> TEXTO DADO:
---

Nada es más terrible que seguir a cierta distancia un ejército victorioso. Como no habíamos tenido parte en el éxito de nuestros camaradas, que habían batido al enemigo delante nuestra, no había ningún recuerdo de nuestros propios peligros, fatigas o inquietudes, que mitigara el impacto del espectáculo que se nos ofrecía a cada paso. Atravesamos campiñas desiertas y devastadas, acampamos entre los muertos y los heridos, que arrastraban sus cuerpos por el barro del campo, para venir a morir sin socorro cerca de nuestras tiendas.

Nos reunimos en Cuenca con nuestro cuerpo del ejército y, por algunos días, nos alojamos por las cercanías de San Clemente y Belmonte. Esperamos por nuestra artillería que a duras penas avanzaba una legua o dos por día. Las lluvias de invierno habían estropeado tanto los caminos, que frecuentemente era necesario reunir los caballos de varias piezas para mover una sola. Luego atravesamos el país de Don Quijote, en nuestro camino a Consuegra y Madrilejos. El Toboso recordaba perfectamente a la descripción que hizo Miguel de Cervantes en su obra inmortal de Don Quijote de la Mancha. Si este héroe imaginario no fué, durante su vida, de gran servicio a viudas y huérfanos, al menos su recuerdo protegió de los desastres de la guerra la supuesta patria de Dulcinea. Cuando los soldados franceses veían una mujer en una ventana vociferaban riendo: " Esa es Dulcinea". Su alegría tranquilizó a los habitantes que, lejos de huir como era habitual a la vista de nuestras avanzadas, se agruparon para vernos pasar. Las bromas sobre Dulcinea y Don Quijote fueron un vínculo entre los habitantes y nuestros soldados, que, siendo bien recibidos, trataron a sus anfitriones con dulzura.

Permanecimos más de un mes acuartelados en La Mancha. Bien en casas o en vivacs en los campos, vivíamos de la misma forma, íbamos de una vivienda a otra o bien de una fogata a otra, pasando las noches bebiendo y hablando de las noticias frescas de la guerra o de pasadas campañas. A veces un caballo, atormentado por el frío previo al amanecer, se soltaba de donde estaba amarrado y venía a acercar su cabeza al fuego para calentar su hocico. Como un viejo sirviente que quisiera recordarnos que también estuvo presente en los hechos que se contaban.

---

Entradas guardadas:
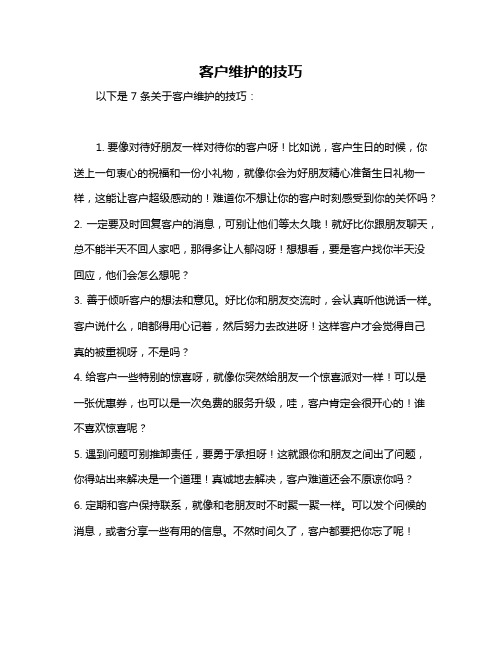 客户维护的技巧

以下是 7 条关于客户维护的技巧：

1. 要像对待好朋友一样对待你的客户呀！比如说，客户生日的时候，你送上一句衷心的祝福和一份小礼物，就像你会为好朋友精心准备生日礼物一样，这能让客户超级感动的！难道你不想让你的客户时刻感受到你的关怀吗？

2. 一定要及时回复客户的消息，可别让他们等太久哦！就好比你跟朋友聊天，总不能半天不回人家吧，那得多让人郁闷呀！想想看，要是客户找你半天没回应，他们会怎么想呢？

3. 善于倾听客户的想法和意见。好比你和朋友交流时，会认真听他说话一样。客户说什么，咱都得用心记着，然后努力去改进呀！这样客户才会觉得自己真的被重视呀，不是吗？

4. 给客户一些特别的惊喜呀，就像你突然给朋友一个惊喜派对一样！可以是一张优惠券，也可以是一次免费的服务升级，哇，客户肯定会很开心的！谁不喜欢惊喜呢？

5. 遇到问题可别推卸责任，要勇于承担呀！这就跟你和朋友之间出了问题，你得站出来解决是一个道理！真诚地去解决，客户难道还会不原谅你吗？

6. 定期和客户保持联系，就像和老朋友时不时聚一聚一样。可以发个问候的消息，或者分享一些有用的信息。不然时间久了，客户都要把你忘了呢！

---

> OBJETIVO DEL EJERCICIO: Transcriba sin cambios, del texto sobre la marcha por La Mancha, todo lo que va desde "Permanecimos más de" hasta llegar a "que se contaban.".

> RESULTADO DE LA TAREA:
Permanecimos más de un mes acuartelados en La Mancha. Bien en casas o en vivacs en los campos, vivíamos de la misma forma, íbamos de una vivienda a otra o bien de una fogata a otra, pasando las noches bebiendo y hablando de las noticias frescas de la guerra o de pasadas campañas. A veces un caballo, atormentado por el frío previo al amanecer, se soltaba de donde estaba amarrado y venía a acercar su cabeza al fuego para calentar su hocico. Como un viejo sirviente que quisiera recordarnos que también estuvo presente en los hechos que se contaban.